GIVEN INFORMATION
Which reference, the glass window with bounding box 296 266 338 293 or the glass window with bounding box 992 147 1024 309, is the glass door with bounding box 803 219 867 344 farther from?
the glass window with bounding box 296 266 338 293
* * *
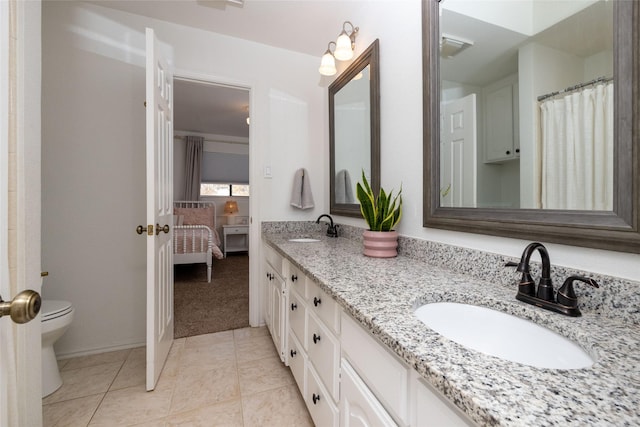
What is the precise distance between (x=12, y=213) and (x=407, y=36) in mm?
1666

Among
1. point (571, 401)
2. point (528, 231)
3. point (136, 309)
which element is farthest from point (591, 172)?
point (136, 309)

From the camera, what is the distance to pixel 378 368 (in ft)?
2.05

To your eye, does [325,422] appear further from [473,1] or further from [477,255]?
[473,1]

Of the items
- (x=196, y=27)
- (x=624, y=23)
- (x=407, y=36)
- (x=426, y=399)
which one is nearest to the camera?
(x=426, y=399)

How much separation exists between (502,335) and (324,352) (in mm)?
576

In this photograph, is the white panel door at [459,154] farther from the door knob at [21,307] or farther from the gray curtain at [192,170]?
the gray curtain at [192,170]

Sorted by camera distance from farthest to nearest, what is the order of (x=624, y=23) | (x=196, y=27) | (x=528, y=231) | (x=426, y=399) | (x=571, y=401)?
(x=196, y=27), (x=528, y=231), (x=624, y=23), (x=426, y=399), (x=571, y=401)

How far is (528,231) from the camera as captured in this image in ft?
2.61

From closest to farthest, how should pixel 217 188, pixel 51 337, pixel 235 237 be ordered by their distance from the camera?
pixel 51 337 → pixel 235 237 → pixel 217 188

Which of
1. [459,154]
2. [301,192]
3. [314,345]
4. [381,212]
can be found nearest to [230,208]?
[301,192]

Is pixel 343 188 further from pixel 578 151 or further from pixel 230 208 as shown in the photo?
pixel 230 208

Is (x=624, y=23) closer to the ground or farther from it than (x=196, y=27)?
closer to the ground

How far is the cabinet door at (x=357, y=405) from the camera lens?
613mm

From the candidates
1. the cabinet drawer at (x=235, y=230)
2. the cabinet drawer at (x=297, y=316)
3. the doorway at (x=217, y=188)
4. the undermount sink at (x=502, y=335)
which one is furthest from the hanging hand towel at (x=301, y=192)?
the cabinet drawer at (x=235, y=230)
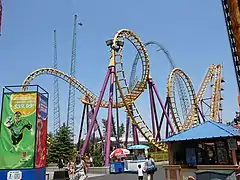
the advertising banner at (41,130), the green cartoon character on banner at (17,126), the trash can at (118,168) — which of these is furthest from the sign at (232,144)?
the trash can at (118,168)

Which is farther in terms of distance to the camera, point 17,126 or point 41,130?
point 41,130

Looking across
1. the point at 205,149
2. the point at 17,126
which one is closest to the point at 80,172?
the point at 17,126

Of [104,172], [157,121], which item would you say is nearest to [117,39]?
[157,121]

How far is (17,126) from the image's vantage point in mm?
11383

EXERCISE BRIEF
Copy the stretch from "From the candidates" through "which one is furthest" with "undermount sink" replaced by "vanity sink", keeping everything else the same.

WRITTEN ANSWER
From the candidates
1. the cabinet drawer at (x=235, y=230)
2. the cabinet drawer at (x=297, y=316)
3. the doorway at (x=217, y=188)
4. the vanity sink at (x=502, y=335)
which one is furthest from the hanging hand towel at (x=301, y=192)?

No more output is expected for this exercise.